- [Kutipan]
Kamis, 16 April 2009

Pendidikan Toleransi Pada Anak Dalam Keluarga

PENDIDIKAN TOLERANSI DAN TRILOGI BANGSA
-Vera Wenny Soemarwi-

1. Pendahuluan

Mengapa terjadi kasus pelanggaran dalam pemilu legislative yang lalu, entah dalam bentuk berkampanye dengan membawa anak-anak dibawah umur untuk terlibat dalam kampanye yang cenderung anarkis; kecurangan-kecurangan dalam masalah Daftar Pemilih Tetap (DPT); atau ketidaksiapan dari para caleg dan petinggi-petinggi partai politik dalam menerima kekalahan; sehingga cenderung berakibat pada pertikaian antara kelompok-lelompok pendukung partai politik?

- [Petunjuk Anda]
Ambil bagian dari kutipan tentang pendidikan toleransi, mulai dari kata-kata "Pendidikan Toleransi Pada" sampai setelah kata-kata "pendukung partai politik?". Salin tanpa mengubah apa pun.

- [Materi yang Diberikan]

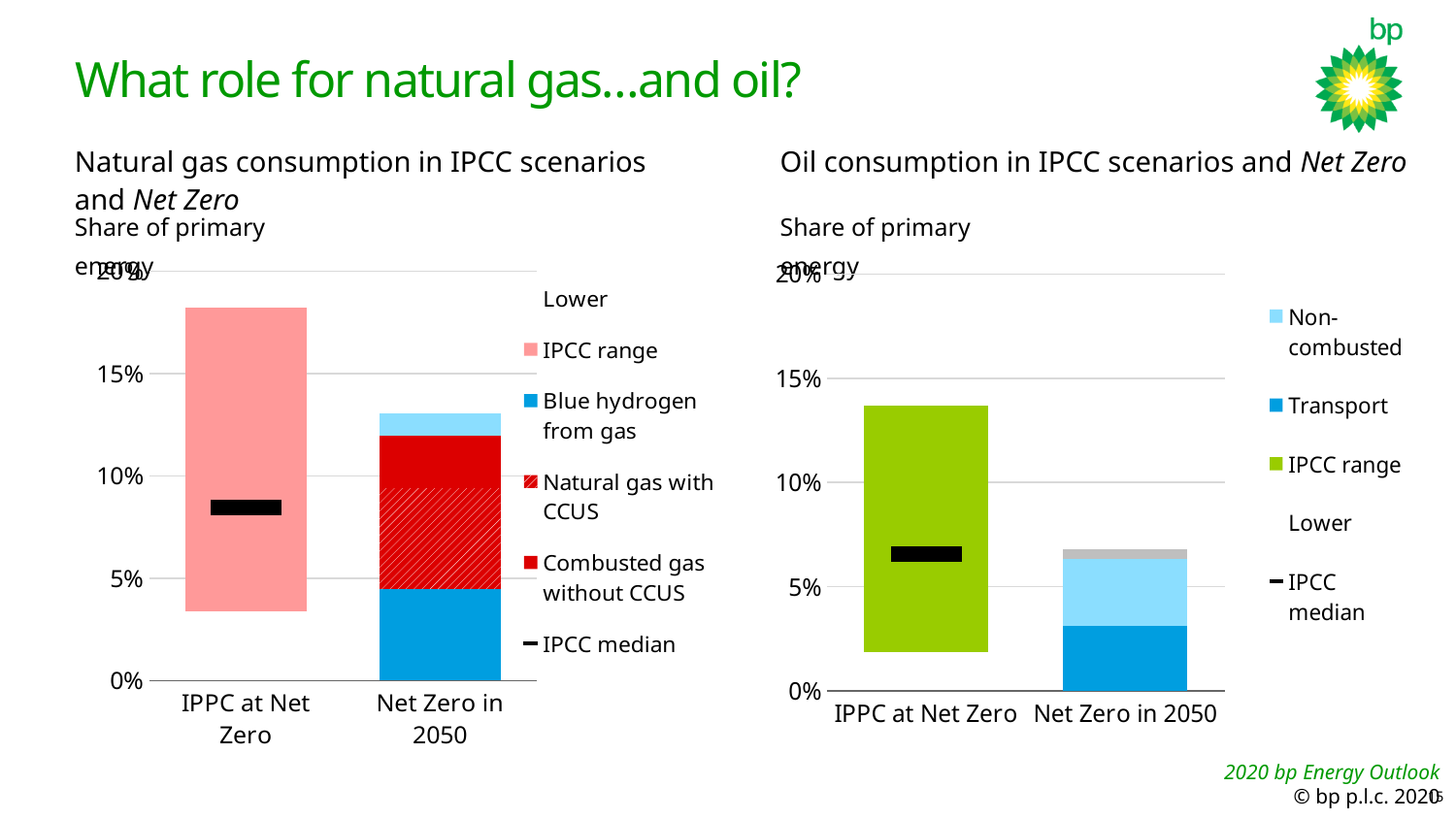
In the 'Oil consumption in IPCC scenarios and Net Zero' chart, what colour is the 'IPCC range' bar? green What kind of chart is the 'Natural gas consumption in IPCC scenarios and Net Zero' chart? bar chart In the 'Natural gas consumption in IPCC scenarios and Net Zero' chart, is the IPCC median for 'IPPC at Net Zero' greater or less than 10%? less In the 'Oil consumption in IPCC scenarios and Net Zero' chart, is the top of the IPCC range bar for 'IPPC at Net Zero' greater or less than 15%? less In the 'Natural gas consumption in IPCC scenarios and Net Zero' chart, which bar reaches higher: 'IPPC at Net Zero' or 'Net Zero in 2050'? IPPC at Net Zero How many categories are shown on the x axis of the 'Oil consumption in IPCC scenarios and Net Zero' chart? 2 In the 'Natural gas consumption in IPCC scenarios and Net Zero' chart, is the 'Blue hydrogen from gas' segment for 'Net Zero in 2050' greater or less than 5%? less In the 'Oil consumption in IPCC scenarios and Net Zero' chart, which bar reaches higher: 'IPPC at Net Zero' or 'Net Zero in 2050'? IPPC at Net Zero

- [Hasil Tugas Ini]
Pendidikan Toleransi Pada Anak Dalam Keluarga

PENDIDIKAN TOLERANSI DAN TRILOGI BANGSA
-Vera Wenny Soemarwi-

1. Pendahuluan

Mengapa terjadi kasus pelanggaran dalam pemilu legislative yang lalu, entah dalam bentuk berkampanye dengan membawa anak-anak dibawah umur untuk terlibat dalam kampanye yang cenderung anarkis; kecurangan-kecurangan dalam masalah Daftar Pemilih Tetap (DPT); atau ketidaksiapan dari para caleg dan petinggi-petinggi partai politik dalam menerima kekalahan; sehingga cenderung berakibat pada pertikaian antara kelompok-lelompok pendukung partai politik?